Texte fourni
Le ministre de l’Education nationale et de l’alphabétisation, Mory Sangaré, affirme que nulle part dans l’accord de sortie de crise, signé le 10 janvier dernier, il n’est mentionné le paiement d’un salaire de 8 millions à chaque membre du corps enseignant.
‘’Si aujourd’hui, le SLECG se lève encore pour réclamer le paiement des 8 millions alors que dans l’accord qui a permis de lever la grève, cela n’a pas été mentionné’’, indique-t-il.
‘’Il faut que nos partenaires acceptent de laisser les écoles fonctionner, trouver des approches de réclamations qui ne consistent pas à arrêter des cours. Aux alentours de nous, les grèves dure 48 heures à 72 heures avec des préavis qui mettent suffisamment de temps pour aller à une grève’’, fait-il remarquer.
Ajoutant que ‘’chez nous, même en prenant le petit-déjeuner, on peut annoncer que le lundi prochain, on va déclencher une grève générale illimitée, alors qu’il y a des principes qui régissent le mouvement syndical ou les réclamations’’.
Mory Sangaré, qui revendique avoir été syndicaliste, exhorte le camp d’Aboubacar Soumah à revenir à la raison. ‘’J’ai installé les bases du SLECG de Mamou à Koundara, de Telimélé à Tougué’’, se targue-t-il, assurant que ceux qui brandissent la menace d’une grève dans le secteur éducatif ‘’sont dans l’excès’’.

Consigne 1
D'après le texte fourni, sur quoi le ministre s'appuie-t-il pour contester la réclamation des 8 millions par le SLECG ? Répondez en une à trois phrases.
Consigne 2
Relevez toutes les localités où, selon le texte fourni, Mory Sangaré dit avoir installé les bases du SLECG.
Consigne 3
Selon le texte fourni, combien de temps durent les grèves aux alentours, d'après le ministre ?

Items fournis
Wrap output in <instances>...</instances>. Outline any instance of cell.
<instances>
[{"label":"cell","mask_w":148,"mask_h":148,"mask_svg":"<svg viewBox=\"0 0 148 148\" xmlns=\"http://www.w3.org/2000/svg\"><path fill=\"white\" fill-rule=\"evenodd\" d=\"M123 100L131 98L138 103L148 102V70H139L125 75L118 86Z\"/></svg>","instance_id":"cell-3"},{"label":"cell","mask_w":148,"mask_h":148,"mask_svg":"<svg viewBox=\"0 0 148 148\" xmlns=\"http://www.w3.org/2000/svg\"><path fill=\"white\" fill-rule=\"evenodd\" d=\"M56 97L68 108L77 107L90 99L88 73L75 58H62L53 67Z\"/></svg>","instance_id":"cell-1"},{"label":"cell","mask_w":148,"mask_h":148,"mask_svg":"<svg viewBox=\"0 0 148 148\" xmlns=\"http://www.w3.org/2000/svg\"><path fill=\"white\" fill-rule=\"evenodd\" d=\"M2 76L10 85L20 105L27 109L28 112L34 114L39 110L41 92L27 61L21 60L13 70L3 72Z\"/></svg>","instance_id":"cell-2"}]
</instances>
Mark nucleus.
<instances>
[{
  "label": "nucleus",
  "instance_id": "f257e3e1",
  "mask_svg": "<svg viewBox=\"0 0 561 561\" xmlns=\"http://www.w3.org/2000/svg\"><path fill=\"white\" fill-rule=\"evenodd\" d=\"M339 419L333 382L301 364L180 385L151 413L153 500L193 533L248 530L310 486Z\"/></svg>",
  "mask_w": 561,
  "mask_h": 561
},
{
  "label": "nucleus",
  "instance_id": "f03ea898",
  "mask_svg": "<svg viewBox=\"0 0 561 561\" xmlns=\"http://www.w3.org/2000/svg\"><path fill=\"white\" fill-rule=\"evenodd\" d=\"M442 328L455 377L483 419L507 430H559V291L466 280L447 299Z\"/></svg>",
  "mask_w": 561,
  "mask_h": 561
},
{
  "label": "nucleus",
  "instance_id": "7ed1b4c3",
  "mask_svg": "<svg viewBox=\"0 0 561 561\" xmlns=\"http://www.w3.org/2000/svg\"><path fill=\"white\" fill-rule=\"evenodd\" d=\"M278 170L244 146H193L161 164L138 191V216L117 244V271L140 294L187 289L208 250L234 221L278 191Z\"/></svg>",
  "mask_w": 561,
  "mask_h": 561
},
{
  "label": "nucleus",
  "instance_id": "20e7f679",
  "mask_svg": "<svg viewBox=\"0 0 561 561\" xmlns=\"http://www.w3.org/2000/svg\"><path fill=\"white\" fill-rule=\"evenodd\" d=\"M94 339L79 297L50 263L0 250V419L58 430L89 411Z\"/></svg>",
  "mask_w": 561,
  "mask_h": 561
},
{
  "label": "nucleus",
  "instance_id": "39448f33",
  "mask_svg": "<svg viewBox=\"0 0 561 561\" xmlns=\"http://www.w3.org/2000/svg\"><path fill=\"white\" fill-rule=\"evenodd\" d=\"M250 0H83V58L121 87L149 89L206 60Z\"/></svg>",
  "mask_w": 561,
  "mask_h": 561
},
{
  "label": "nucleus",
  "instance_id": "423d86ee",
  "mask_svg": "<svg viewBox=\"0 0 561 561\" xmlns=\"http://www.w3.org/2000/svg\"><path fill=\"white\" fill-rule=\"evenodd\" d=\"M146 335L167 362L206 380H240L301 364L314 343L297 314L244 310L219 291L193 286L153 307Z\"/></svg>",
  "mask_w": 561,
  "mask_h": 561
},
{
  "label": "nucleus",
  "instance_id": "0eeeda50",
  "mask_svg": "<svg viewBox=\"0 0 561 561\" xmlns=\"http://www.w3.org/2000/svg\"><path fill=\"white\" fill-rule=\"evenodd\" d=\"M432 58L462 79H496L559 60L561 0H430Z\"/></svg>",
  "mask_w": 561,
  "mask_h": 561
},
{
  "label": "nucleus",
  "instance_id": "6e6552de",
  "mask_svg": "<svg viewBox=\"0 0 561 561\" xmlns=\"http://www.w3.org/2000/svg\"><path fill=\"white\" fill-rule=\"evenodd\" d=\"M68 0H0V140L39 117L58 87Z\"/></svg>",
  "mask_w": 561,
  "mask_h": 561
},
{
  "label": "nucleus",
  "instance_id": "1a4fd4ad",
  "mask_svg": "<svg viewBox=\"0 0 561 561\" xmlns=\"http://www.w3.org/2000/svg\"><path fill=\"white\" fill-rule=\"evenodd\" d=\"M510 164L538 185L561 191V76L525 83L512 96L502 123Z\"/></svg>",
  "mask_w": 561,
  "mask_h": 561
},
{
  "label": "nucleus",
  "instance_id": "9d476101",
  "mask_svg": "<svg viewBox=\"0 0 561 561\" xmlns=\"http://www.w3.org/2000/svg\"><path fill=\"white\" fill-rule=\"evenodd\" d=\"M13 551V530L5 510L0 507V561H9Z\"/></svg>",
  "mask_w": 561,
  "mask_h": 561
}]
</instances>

Corrigé 1
Il s'appuie sur l'accord de sortie de crise signé le 10 janvier, qui a permis de lever la grève. Selon lui, cet accord ne mentionne nulle part le paiement d'un salaire de 8 millions à chaque membre du corps enseignant.

Corrigé 2
Mamou, Koundara, Telimélé, Tougué

Corrigé 3
De 48 à 72 heures.